沖縄県・座間味島 琉球王朝時代の唐船乗りも目を細めた「世界で一番きれいな海」

2014.07.11

連載:ライフ


ケラマブルーの海に潜ると別世界【拡大】

 初めて那覇まで来た旅人なら、およそ首里城を見学しない者はいないだろう。御殿(うどぅん)の城壁に取りついて、那覇の市街越しに海を眺めると、約40キロ西の水平線上に慶良間諸島を見ることができるかもしれない。そのうちの座間味島が今回の目的地である。(菅仁良)

 【ケラマブルー】

 今年3月、座間味島や渡嘉敷島など慶良間諸島を取り巻く海域が、31年ぶりに31番目の国立公園に指定された。世界中を航海した知人のヨットマンをして「世界で一番きれいな海」と言わしめた、透明度の高いその色はケラマブルーと呼ばれる。かのジャック・マイヨールも好んでたびたび訓練に訪れたほどだ。

 【唐船の道標】

 首里城から西を眺めたのは現代の旅人だけではない。琉球王朝時代の唐船(とうしん=中国への進貢船)が慶良間に差し掛かると、座間味島の山頂などからのろしを上げて王城へ帰還を知らせた。往時の役人も目を細めて東シナ海を見入ったはずだ。

 座間味島にある座間味村立座間味小・中学校の校歌の一節を紹介しよう。

 「万里の波涛(はとう)乗りこえて けらま男児の名を揚げた 唐船乗りやかつお業…」(宮里慶仁作詞)

 【サバニレース】

 沖縄の伝統の小舟を「サバニ」という。エークというかいで漕ぎ、豚の血で朱に染めた帆でセーリングもした。漁に作業に活躍したが、いつの間にか、エンジン付きの現代船に置き換わり、サバニは打ち捨てられていた。
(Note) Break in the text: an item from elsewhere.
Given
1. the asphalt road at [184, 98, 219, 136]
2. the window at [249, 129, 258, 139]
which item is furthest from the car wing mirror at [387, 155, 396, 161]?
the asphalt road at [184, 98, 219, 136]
 その沖縄の伝統海洋文化を復活させようと、ヨット乗りたちも巻き込んで15年前に始めたのが「サバニ帆漕レース」である。座間味島をスタートし、那覇港をゴールとする。つまり、万里の波濤を乗り越える唐船の最終航路をなぞっているのが人気となった。

 沖縄の船大工らも改めて新造船を手掛けるようになるなど、今年6月20日の15回大会には40艇が参加。また、本島各地でもレースが開催されるようになるなど、サバニはすっかり復活した。

 【カメとクジラ】

 座間味集落は3分も歩くと途切れるが、民宿やダイビング宿が軒を連ねる。海水浴やシュノーケリングなら座間味港から徒歩15分、レンタサイクルやバス便でも行ける古座間味海岸が手軽。周辺のサンゴの海はウミガメの産卵地でもあり、冬はザトウクジラの観察がおすすめ。旅人には、慶良間は沖縄戦で米軍が最初に上陸し集団自決があった歴史なども勉強して訪れてほしい。